- [Your goal] State how many lines of the records below contain the string "point", treating case as significant. Give only the number.

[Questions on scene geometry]
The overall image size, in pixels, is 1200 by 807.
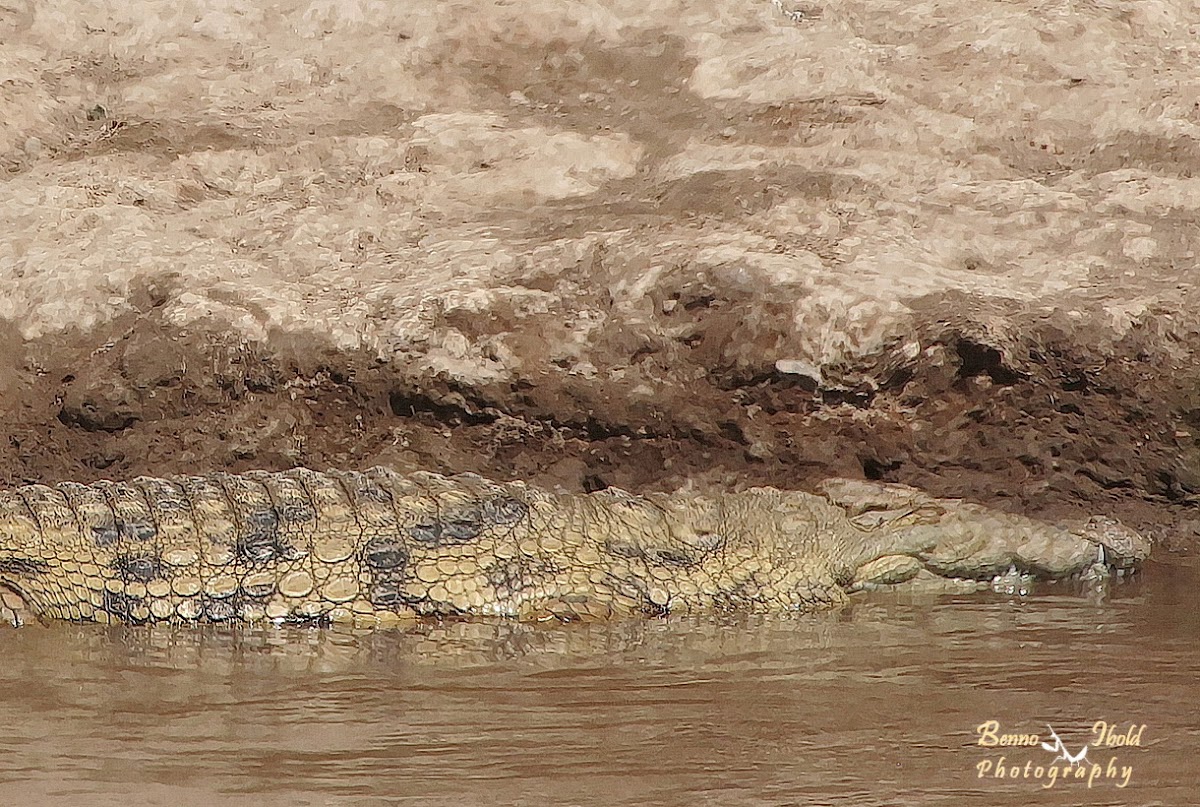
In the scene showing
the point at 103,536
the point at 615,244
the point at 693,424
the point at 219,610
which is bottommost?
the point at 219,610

- [Response for this exercise] 5